EXERCISE INSTRUCTIONS:
Copy every line of the data below word for word, but leave out the pictures.

RECORDS FOR THE EXERCISE:
==================================================

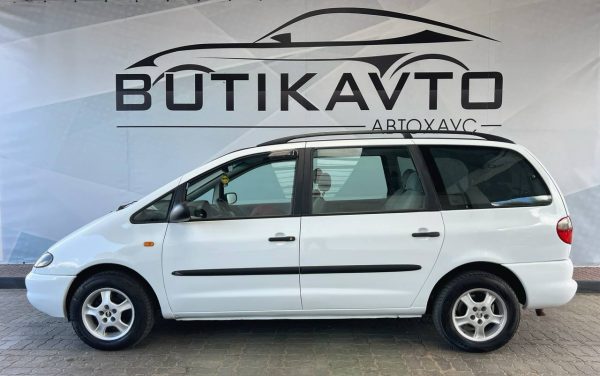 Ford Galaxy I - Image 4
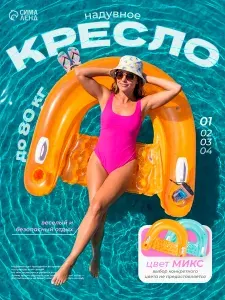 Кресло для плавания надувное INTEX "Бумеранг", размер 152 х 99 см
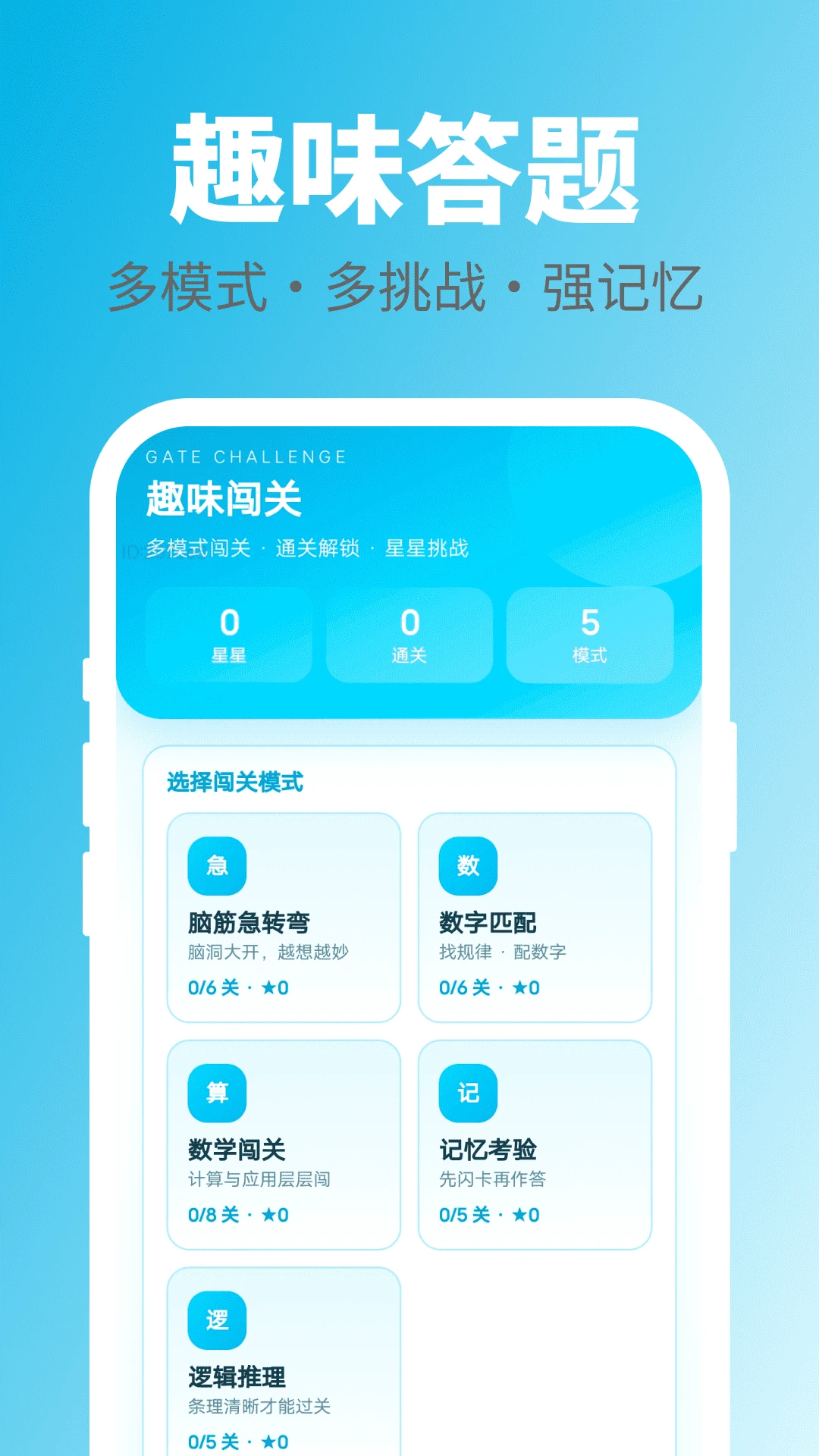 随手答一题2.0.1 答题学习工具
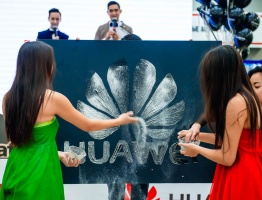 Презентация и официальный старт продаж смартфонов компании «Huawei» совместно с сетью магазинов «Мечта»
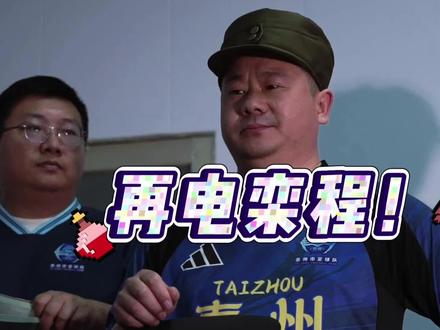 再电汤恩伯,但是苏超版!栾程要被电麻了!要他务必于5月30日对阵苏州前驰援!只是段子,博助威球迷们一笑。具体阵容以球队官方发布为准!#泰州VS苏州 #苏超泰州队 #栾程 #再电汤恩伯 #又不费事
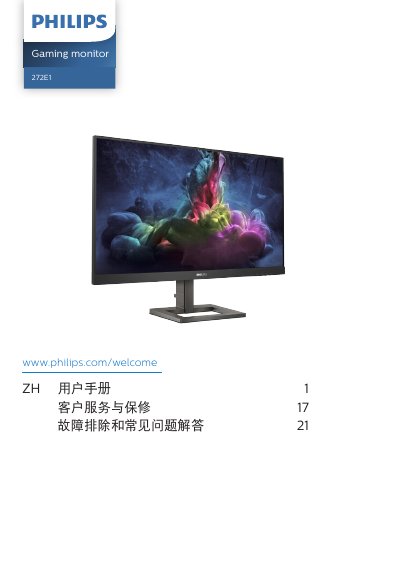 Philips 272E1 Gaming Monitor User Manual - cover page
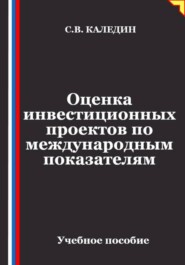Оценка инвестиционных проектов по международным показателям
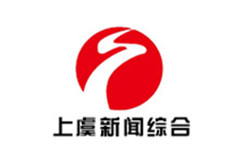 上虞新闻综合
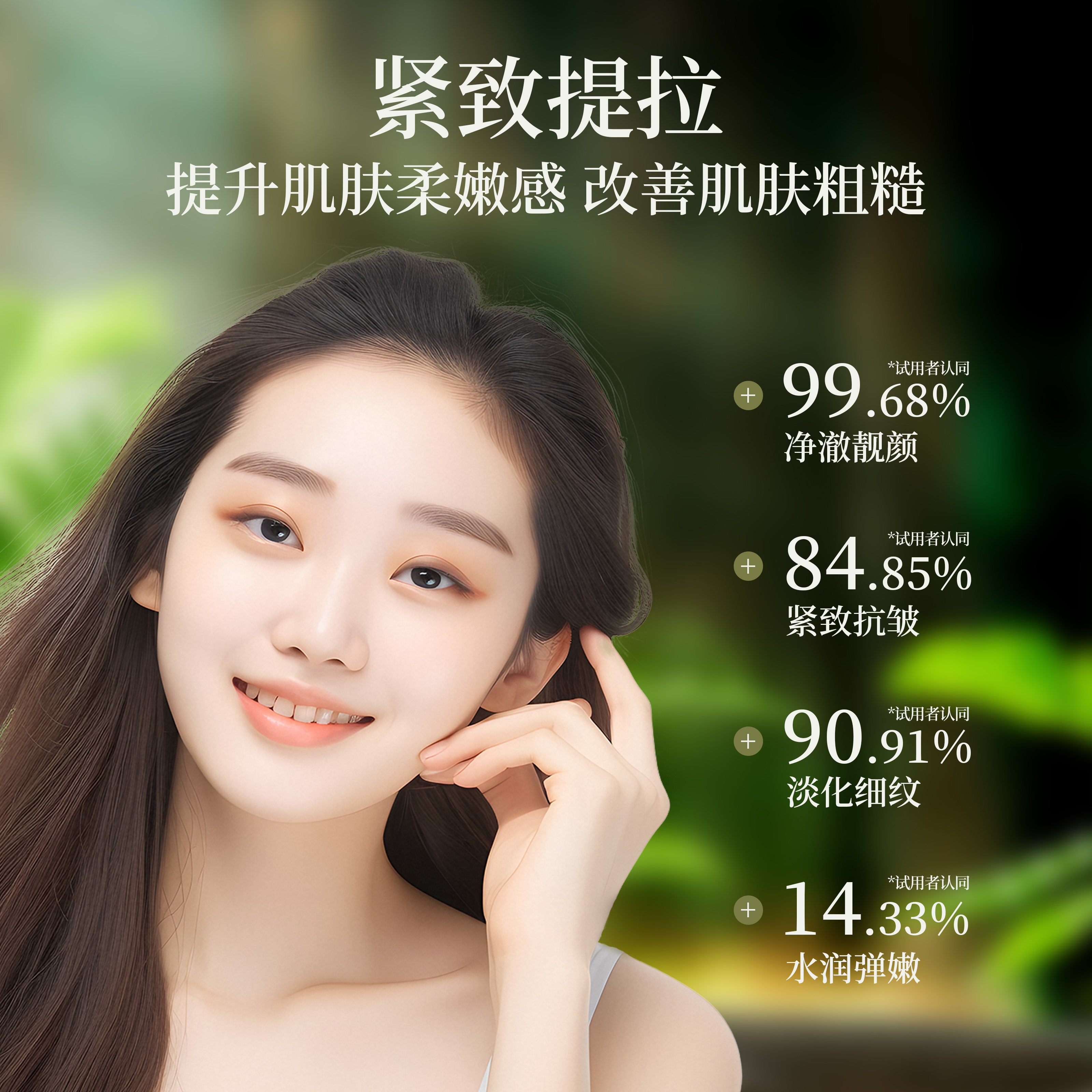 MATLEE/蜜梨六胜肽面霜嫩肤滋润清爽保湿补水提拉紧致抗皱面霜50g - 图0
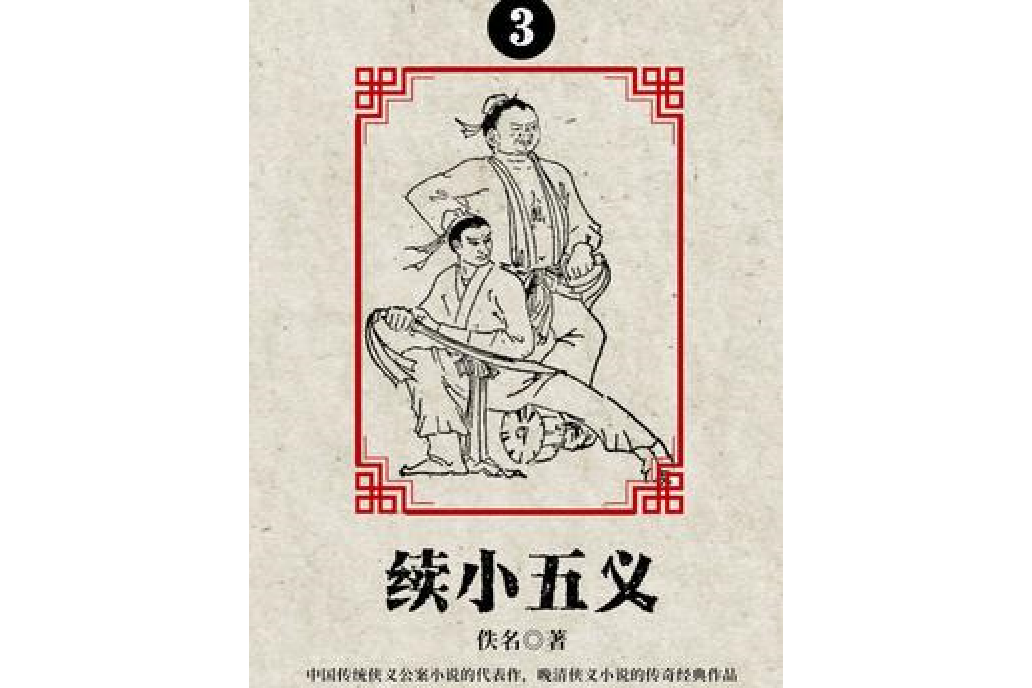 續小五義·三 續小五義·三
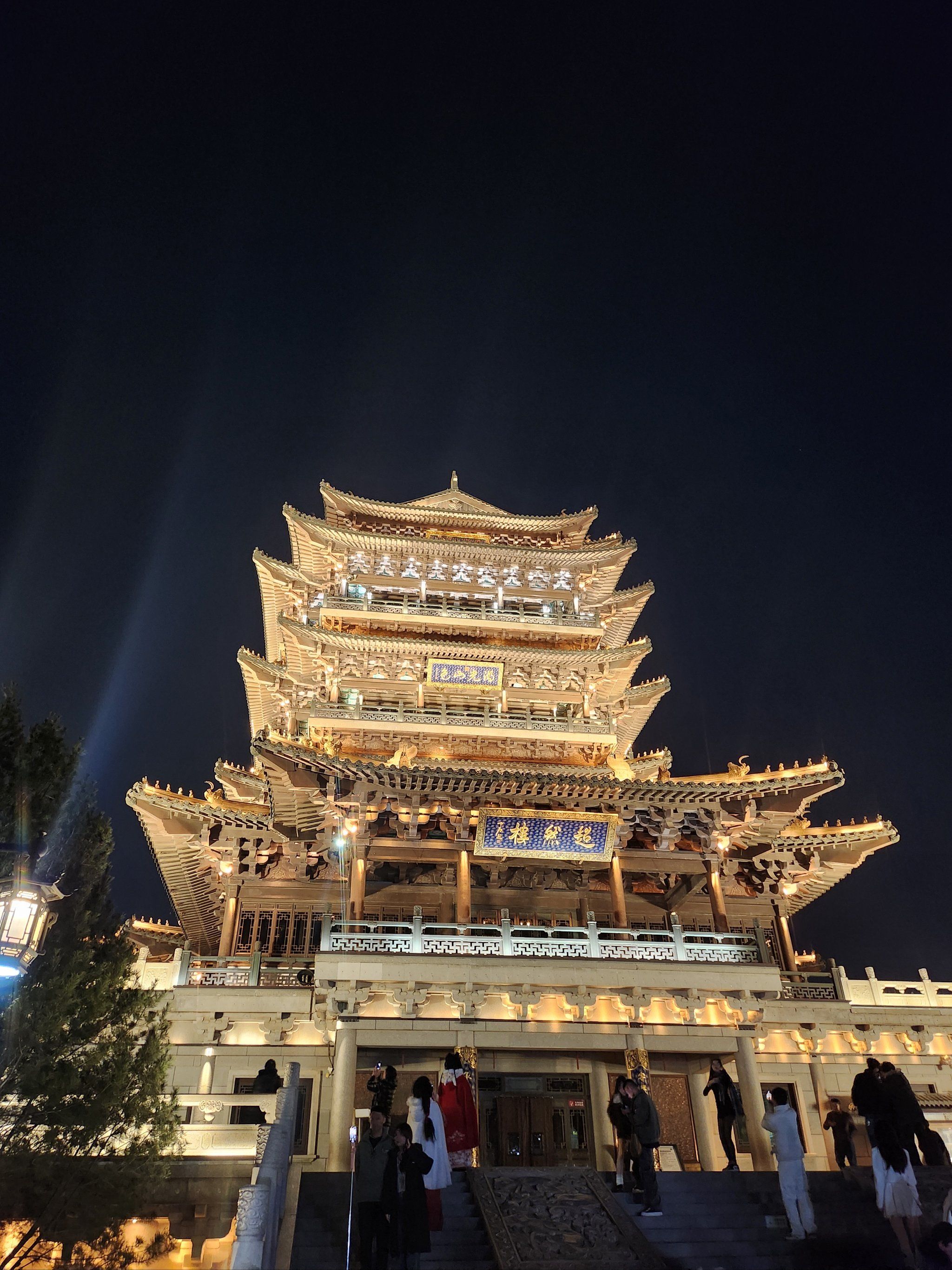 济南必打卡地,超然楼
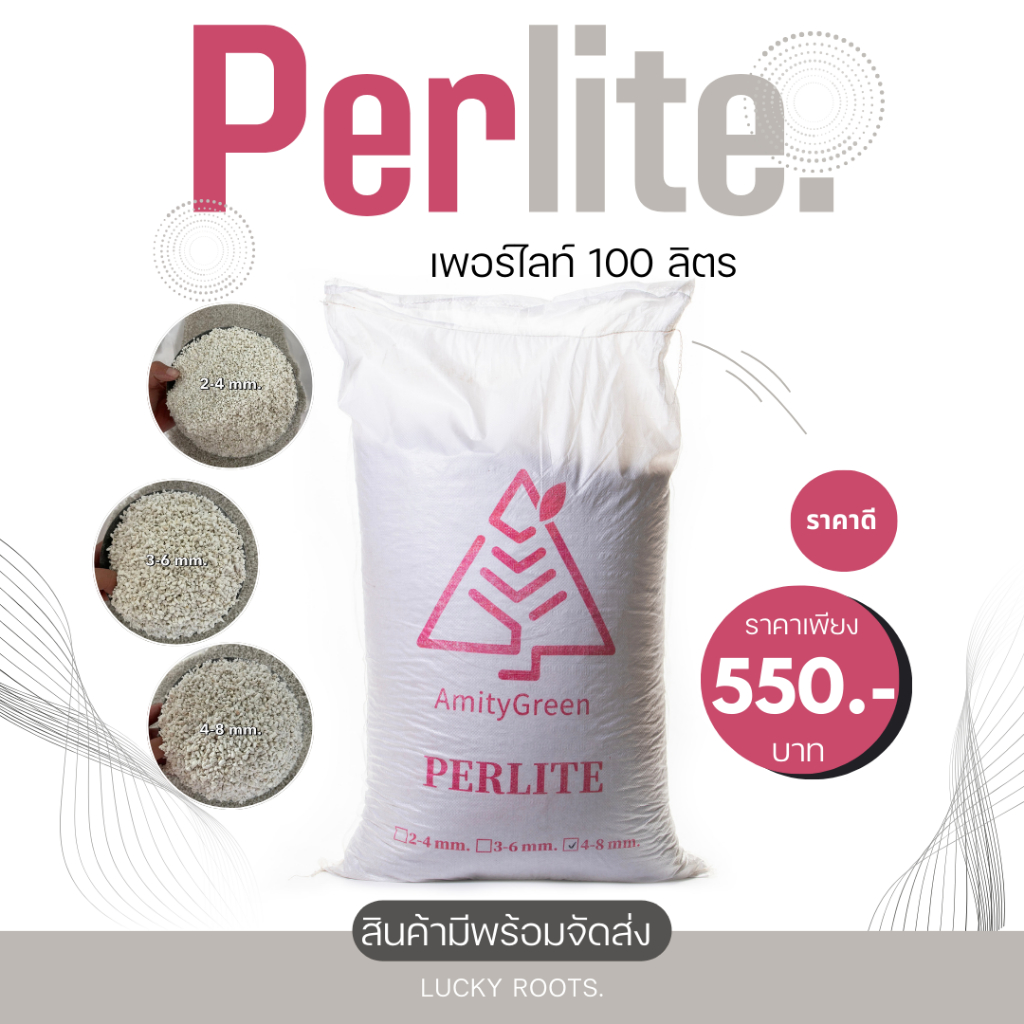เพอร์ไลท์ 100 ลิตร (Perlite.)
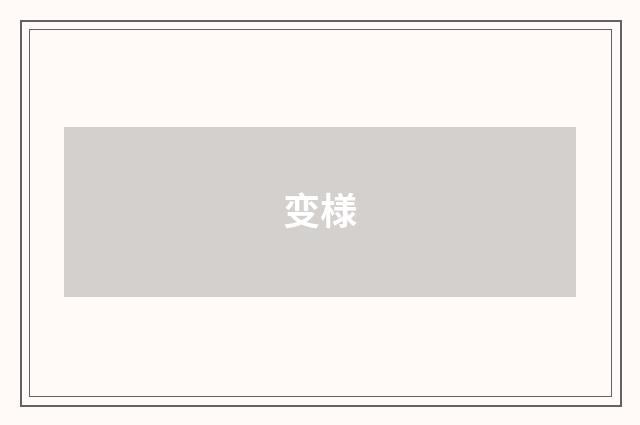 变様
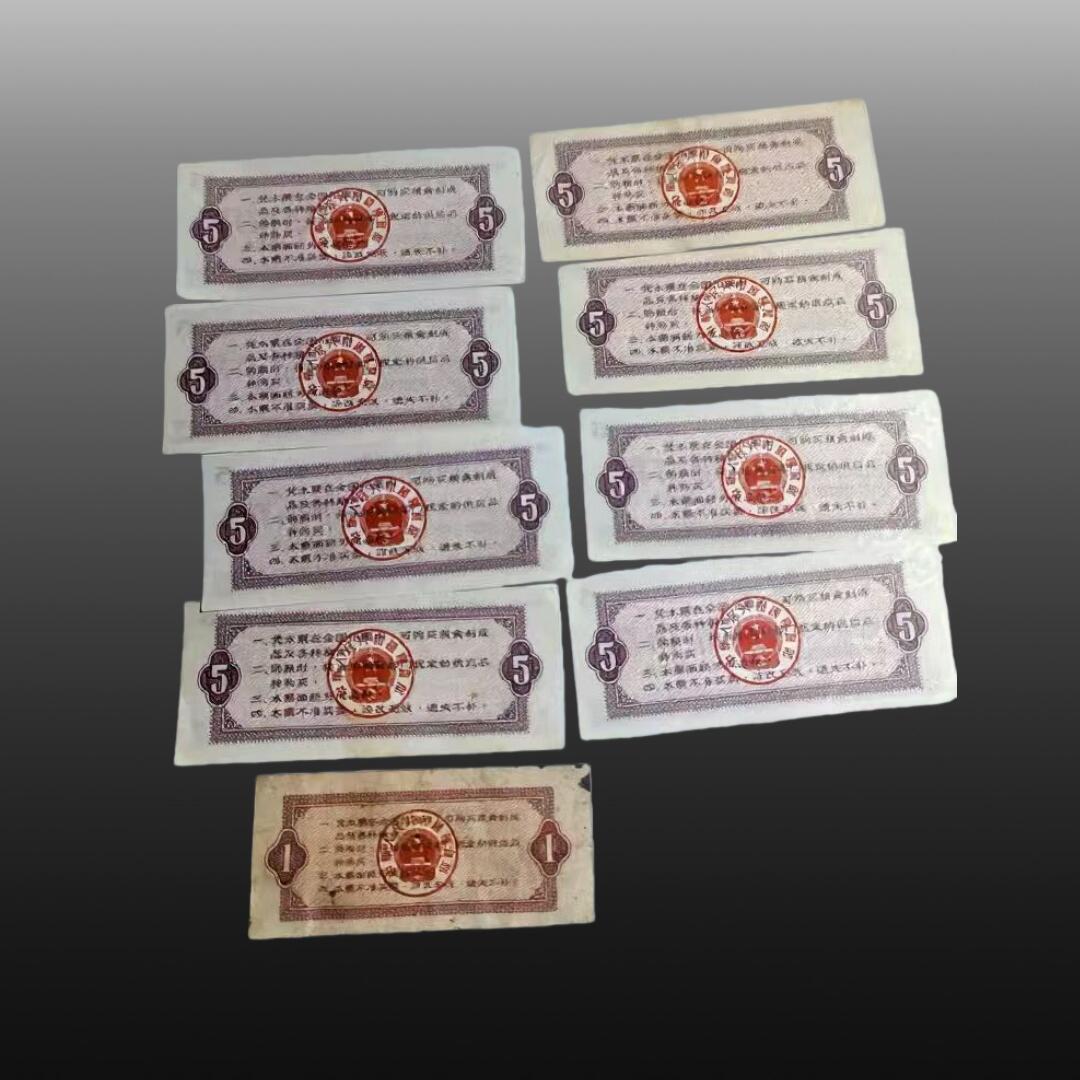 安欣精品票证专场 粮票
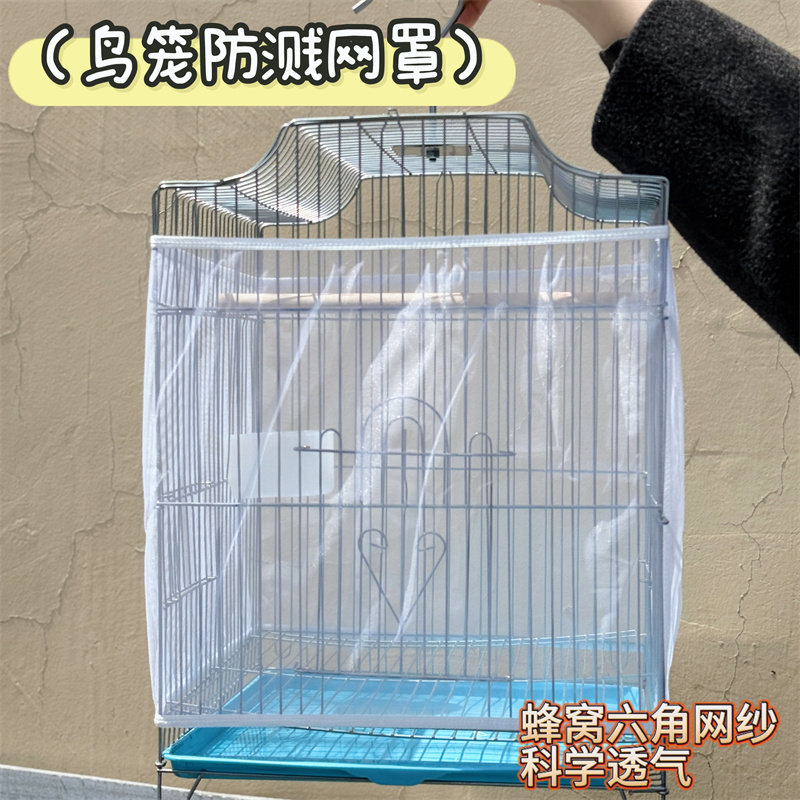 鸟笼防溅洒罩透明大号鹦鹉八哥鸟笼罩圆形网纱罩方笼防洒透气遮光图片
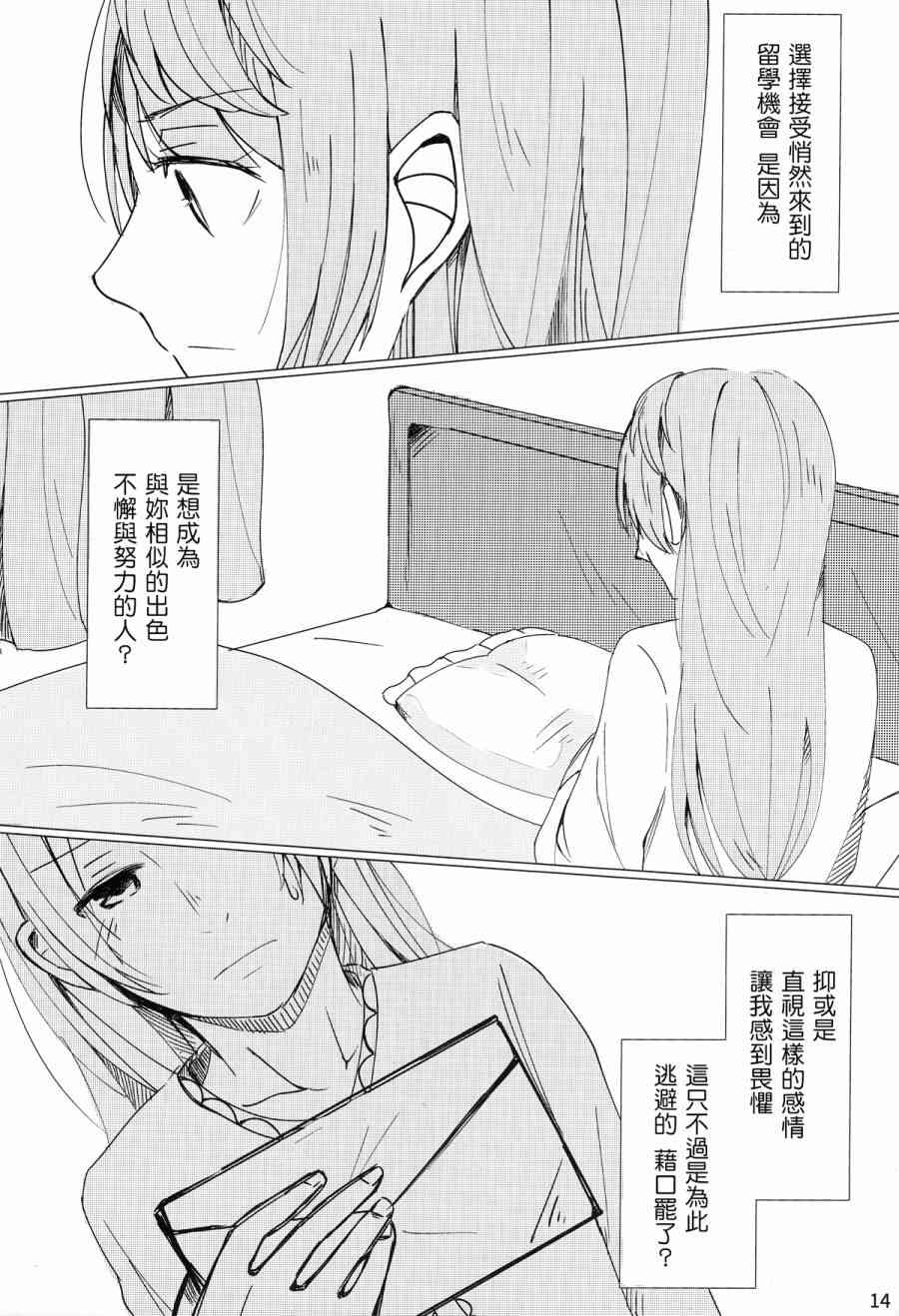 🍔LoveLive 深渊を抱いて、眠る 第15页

==================================================

TASK RESULT:
 Ford Galaxy I - Image 4
 Кресло для плавания надувное INTEX "Бумеранг", размер 152 х 99 см
 随手答一题2.0.1 答题学习工具
 Презентация и официальный старт продаж смартфонов компании «Huawei» совместно с сетью магазинов «Мечта»
 再电汤恩伯,但是苏超版!栾程要被电麻了!要他务必于5月30日对阵苏州前驰援!只是段子,博助威球迷们一笑。具体阵容以球队官方发布为准!#泰州VS苏州 #苏超泰州队 #栾程 #再电汤恩伯 #又不费事
 Philips 272E1 Gaming Monitor User Manual - cover page
Оценка инвестиционных проектов по международным показателям
 上虞新闻综合
 MATLEE/蜜梨六胜肽面霜嫩肤滋润清爽保湿补水提拉紧致抗皱面霜50g - 图0
 續小五義·三 續小五義·三
 济南必打卡地,超然楼
เพอร์ไลท์ 100 ลิตร (Perlite.)
 变様
 安欣精品票证专场 粮票
 鸟笼防溅洒罩透明大号鹦鹉八哥鸟笼罩圆形网纱罩方笼防洒透气遮光图片
 🍔LoveLive 深渊を抱いて、眠る 第15页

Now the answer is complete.